The figures below help illustrate how these features are used by showing the workflow Alice uses to send Bob a transaction and which Bob later uses to spend that transaction. Both Alice and Bob will use the most common form of the standard Pay-To-Public-Key-Hash (P2PKH) transaction type. P2PKH lets Alice spend duffs to a typical Dash address, and then lets Bob further spend those duffs using a simple cryptographic key pair.

Creating A P2PKH Public Key Hash To Receive Payment

Bob must first generate a private/public key pair before Alice can create the first transaction. Dash uses the Elliptic Curve Digital Signature Algorithm (ECDSA) with the secp256k1 curve; secp256k1 private keys are 256 bits of random data. A copy of that data is deterministically transformed into an secp256k1 public key. Because the transformation can be reliably repeated later, the public key does not need to be stored.

The public key (pubkey) is then cryptographically hashed. This pubkey hash can also be reliably repeated later, so it also does not need to be stored. The hash shortens and obfuscates the public key, making manual transcription easier and providing security against unanticipated problems which might allow reconstruction of private keys from public key data at some later point.

Exercises:
**a)** List every abbreviation that the P2PKH walkthrough introduces in parentheses, each paired with the full term it stands for.
**b)** Carry on the P2PKH walkthrough from its final sentence, about the pubkey hash guarding against future reconstruction of private keys.

The data:
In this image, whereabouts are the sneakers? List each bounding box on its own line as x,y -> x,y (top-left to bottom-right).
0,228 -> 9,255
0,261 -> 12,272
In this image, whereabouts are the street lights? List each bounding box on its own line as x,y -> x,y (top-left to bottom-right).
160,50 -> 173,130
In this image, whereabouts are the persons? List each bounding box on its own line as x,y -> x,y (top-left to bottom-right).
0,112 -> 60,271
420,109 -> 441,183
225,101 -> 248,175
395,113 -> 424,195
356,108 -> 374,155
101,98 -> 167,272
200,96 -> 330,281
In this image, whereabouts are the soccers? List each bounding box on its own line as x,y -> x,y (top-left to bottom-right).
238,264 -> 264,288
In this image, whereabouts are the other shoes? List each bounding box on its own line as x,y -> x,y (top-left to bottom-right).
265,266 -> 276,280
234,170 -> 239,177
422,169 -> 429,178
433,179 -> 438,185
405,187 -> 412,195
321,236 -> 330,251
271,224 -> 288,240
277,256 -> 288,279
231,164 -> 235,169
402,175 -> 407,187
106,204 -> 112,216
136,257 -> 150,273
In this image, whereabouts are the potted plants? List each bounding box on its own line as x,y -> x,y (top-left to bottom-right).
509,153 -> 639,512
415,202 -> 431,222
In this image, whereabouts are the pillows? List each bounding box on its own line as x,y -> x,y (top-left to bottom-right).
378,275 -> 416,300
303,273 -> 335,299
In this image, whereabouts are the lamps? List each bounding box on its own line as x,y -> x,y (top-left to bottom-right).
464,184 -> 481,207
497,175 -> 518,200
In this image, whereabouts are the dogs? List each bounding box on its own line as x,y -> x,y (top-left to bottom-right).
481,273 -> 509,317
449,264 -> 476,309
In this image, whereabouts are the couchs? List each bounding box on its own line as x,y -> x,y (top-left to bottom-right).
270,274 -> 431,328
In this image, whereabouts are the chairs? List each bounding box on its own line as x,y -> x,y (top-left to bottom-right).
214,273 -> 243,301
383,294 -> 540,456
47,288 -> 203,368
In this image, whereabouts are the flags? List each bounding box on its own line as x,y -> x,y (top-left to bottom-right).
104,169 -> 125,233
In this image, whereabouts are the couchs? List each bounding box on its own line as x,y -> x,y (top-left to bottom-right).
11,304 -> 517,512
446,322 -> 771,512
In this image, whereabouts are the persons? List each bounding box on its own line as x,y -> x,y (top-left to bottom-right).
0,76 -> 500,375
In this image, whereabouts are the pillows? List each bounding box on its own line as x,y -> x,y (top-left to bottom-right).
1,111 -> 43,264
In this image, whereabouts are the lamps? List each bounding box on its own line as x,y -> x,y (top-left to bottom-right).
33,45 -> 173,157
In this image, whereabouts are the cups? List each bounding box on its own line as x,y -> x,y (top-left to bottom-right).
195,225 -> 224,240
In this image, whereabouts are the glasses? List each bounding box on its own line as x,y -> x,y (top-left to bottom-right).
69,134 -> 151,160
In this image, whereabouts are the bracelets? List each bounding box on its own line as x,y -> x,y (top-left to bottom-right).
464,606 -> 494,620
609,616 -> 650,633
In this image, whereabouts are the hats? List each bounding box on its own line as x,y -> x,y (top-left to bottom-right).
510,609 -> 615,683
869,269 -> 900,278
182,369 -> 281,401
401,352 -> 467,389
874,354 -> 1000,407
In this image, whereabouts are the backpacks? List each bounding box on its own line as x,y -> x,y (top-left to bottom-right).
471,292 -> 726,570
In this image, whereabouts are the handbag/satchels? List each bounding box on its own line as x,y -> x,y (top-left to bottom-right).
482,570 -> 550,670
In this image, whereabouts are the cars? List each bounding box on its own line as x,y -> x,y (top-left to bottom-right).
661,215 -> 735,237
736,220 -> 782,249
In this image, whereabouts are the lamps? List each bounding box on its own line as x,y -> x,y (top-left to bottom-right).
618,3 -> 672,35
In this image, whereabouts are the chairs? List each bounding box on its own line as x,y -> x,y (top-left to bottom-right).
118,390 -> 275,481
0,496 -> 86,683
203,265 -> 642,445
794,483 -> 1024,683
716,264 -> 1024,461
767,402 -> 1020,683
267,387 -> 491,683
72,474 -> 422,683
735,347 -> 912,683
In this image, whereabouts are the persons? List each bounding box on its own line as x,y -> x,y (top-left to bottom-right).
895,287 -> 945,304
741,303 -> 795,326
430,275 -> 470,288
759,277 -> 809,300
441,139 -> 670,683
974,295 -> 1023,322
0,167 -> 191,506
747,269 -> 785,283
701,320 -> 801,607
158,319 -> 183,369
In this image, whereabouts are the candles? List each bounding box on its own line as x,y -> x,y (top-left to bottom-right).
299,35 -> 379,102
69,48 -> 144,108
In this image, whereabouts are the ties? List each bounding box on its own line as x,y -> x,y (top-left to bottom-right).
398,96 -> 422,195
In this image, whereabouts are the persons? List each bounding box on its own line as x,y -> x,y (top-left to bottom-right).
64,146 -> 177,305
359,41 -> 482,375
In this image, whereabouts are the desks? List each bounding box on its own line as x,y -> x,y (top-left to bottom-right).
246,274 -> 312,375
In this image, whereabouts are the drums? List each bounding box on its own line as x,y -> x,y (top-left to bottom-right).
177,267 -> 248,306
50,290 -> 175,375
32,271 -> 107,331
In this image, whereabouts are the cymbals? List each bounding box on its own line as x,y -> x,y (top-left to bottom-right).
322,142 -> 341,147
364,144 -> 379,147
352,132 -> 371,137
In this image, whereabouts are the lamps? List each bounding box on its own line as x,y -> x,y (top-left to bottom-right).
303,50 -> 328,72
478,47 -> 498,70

Answers:
**a)**
P2PKH: Pay-To-Public-Key-Hash
ECDSA: Elliptic Curve Digital Signature Algorithm
pubkey: public key

**b)**
Bob provides the pubkey hash to Alice. Pubkey hashes are almost always sent encoded as a Dash address, which is a base58-encoded string containing an address version number, the hash, and an error-detection checksum to catch typos. The address can be transmitted through any medium, including one-way mediums which prevent the spender from communicating with the receiver, and it can be further encoded into another format, such as a QR code containing a dash: URI.

Once Alice has the address and decodes it back into a standard hash, she can create the first transaction. She creates a standard P2PKH transaction output containing instructions which allow anyone to spend that output if they can prove they control the private key corresponding to Bob’s hashed public key. These instructions are called the pubkey script or scriptPubKey.

Alice broadcasts the transaction and it is added to the block chain. The network categorizes it as an Unspent Transaction Output (UTXO), and Bob’s wallet software displays it as a spendable balance.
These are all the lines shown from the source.